## Extrait du document
= = = = = = =

Notion d’onérosité dans un marché public et offre à zéro euro :

CJUE, 10 septembre 2020, Tax-Fin-Lex d.o.o., aff. C-367/19

La Cour de justice de l’Union européenne était amenée à s’interroger sur la notion d’onérosité d’un marché public et sur le caractère régulier ou non d’une offre à zéro euro.

En l’espèce, dans le cadre d’une procédure de passation de marché public par l’Etat slovène concernant l’accès à un système informatique juridique pour une période de 24 mois, une entreprise a vu son offre rejetée au motif qu’elle proposait une offre à zéro euro. Le pouvoir adjudicateur considérait qu’il s’agissait d’une offre irrégulière au sens de l’article 2 §1 point 5 de la directive 2014/24/UE qui définit les marchés publics comme des contrats conclu à titre onéreux.

Suite au rejet de son offre, la société en cause avait saisi le ministère compétent d’une demande d’annulation de la décision de rejet de son offre. Suite au refus du ministère de revoir sa décision, la société concernée avait alors saisi la commission nationale de contrôle des procédures de passation des marchés publics (entité slovène) qui a saisi, ensuite, la CJUE a titre préjudicielle de deux questions :

« 1)      Y a-t-il un “contrat à titre onéreux”, en tant qu’élément d’un marché public au sens de l’article 2, paragraphe 1, point 5, de la directive 2014/24, lorsque le pouvoir adjudicateur n’est tenu de fournir aucune contrepartie mais que, en exécutant le marché public, l’opérateur économique obtient l’accès à un nouveau marché et des références ?

= = = = = = =

## Enregistrements extraits
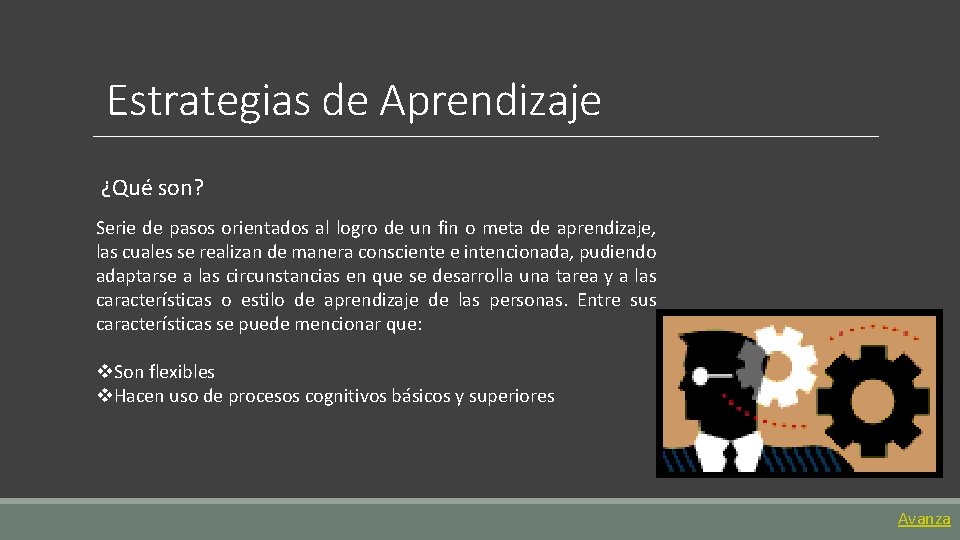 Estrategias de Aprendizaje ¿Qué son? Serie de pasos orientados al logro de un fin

= = = = = = =

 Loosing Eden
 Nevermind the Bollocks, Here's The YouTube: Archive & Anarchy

= = = = = = =

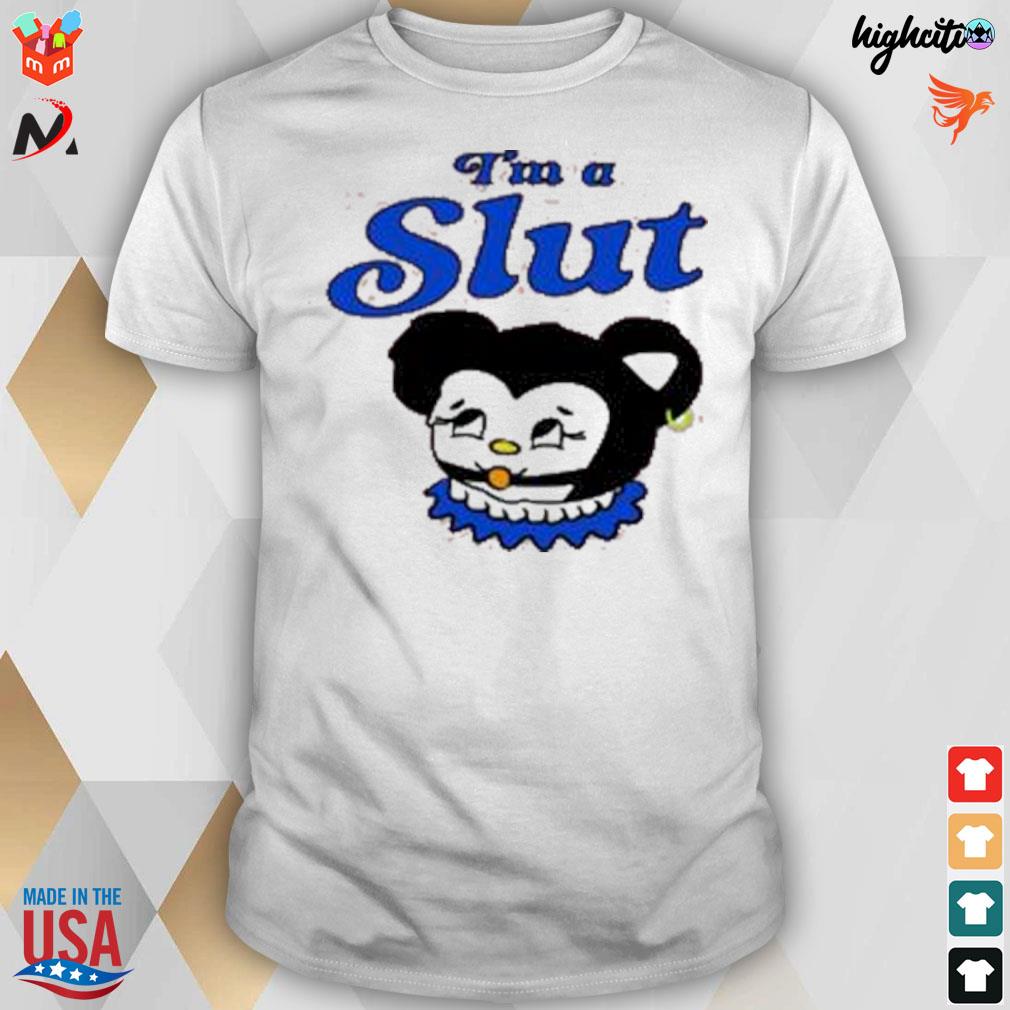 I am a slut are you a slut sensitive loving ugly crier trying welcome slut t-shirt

= = = = = = =

## Liste des tâches
**A)** Recopiez le passage du texte sur l'offre à zéro euro qui commence par « En l’espèce, dans » et se poursuit jusqu'à « à titre onéreux. ».
**B)** Reprenez le texte sur l'offre à zéro euro et poursuivez-le à partir de sa dernière phrase.

## Vos réponses
**A)**
En l’espèce, dans le cadre d’une procédure de passation de marché public par l’Etat slovène concernant l’accès à un système informatique juridique pour une période de 24 mois, une entreprise a vu son offre rejetée au motif qu’elle proposait une offre à zéro euro. Le pouvoir adjudicateur considérait qu’il s’agissait d’une offre irrégulière au sens de l’article 2 §1 point 5 de la directive 2014/24/UE qui définit les marchés publics comme des contrats conclu à titre onéreux.

**B)**
2)      Est-il possible ou convient-il d’interpréter l’article 2, paragraphe 1, point 5, de la directive 2014/24 en ce sens qu’il constitue une base légale de rejet d’une offre à un prix de zéro euro ? »

S’agissant de la première question, la CJUE estime que l’absence de prix et donc de contrepartie ne saurait suffire à qualifier le contrat comme ayant été conclu à titre onéreux. La perspective, pour la société, de bénéficier de références et donc de pouvoir ultérieurement faciliter sa candidature à un marché public ne saurait être suffisant pour définir ce contrat comme respectant les dispositions précitées de la directive 2014/24/CE.

S’agissant de la seconde question, la CJUE considère que le critère d’onérosité des marchés publics ne suffit pas à écarter ipso facto une offre à zéro euro. Ce n’est que dans le cas où une telle offre caractériserait une offre anormalement basse que le rejet d’une telle offre serait justifié. L’acheteur doit donc vérifier, avant de rejeter une telle offre, si elle est de nature à mettre en péril la bonne exécution du marché.

En l’absence de précision complémentaire de la part de CJUE, il est apparaît néanmoins possible de présenter une telle offre pour certaines prestations, dont celle de l’espèce.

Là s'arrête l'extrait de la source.